··· DATA BELOW

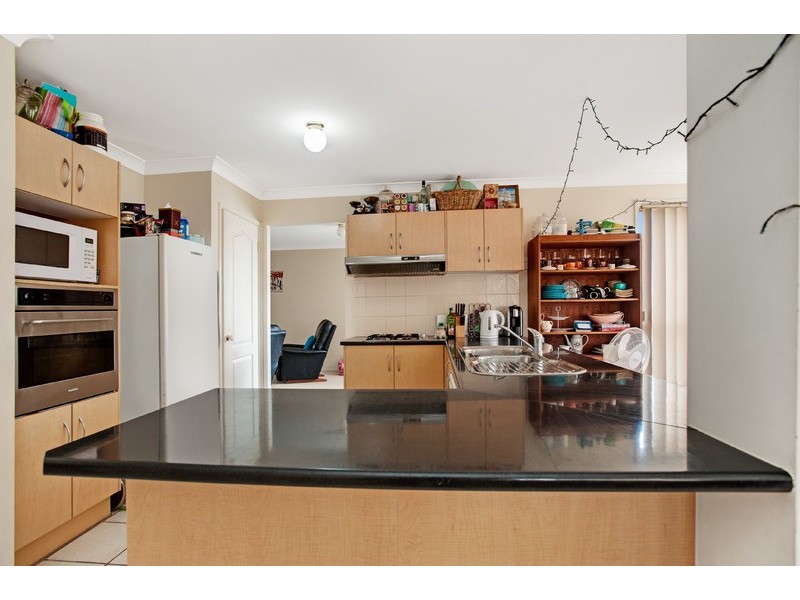 10 Laurel Close, Thornton NSW 2322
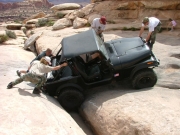 jason_in_the_golden_crack_part_5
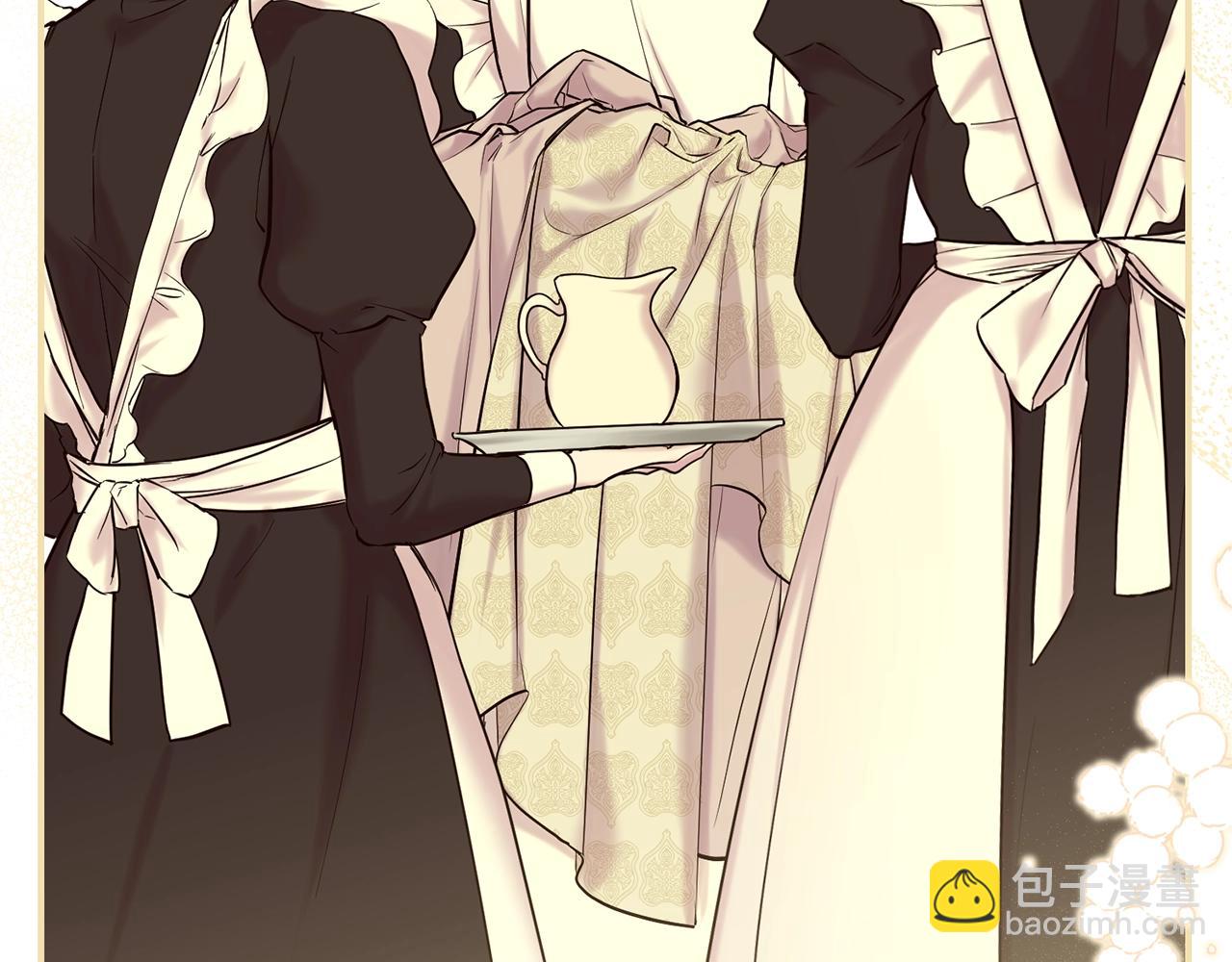 第30话 神官们的阴谋(1/5)-第113话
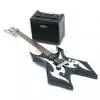 BC Rich Metal Master Lock Pack E-Gitarre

······

### GOAL OF THE EXERCISE
With every picture left out, print exactly the lines from the one containing "jason_in_the_golden_crack_part_5" through the final line of the material above.

### REPLY TO THE TASK
 jason_in_the_golden_crack_part_5
 第30话 神官们的阴谋(1/5)-第113话
 BC Rich Metal Master Lock Pack E-Gitarre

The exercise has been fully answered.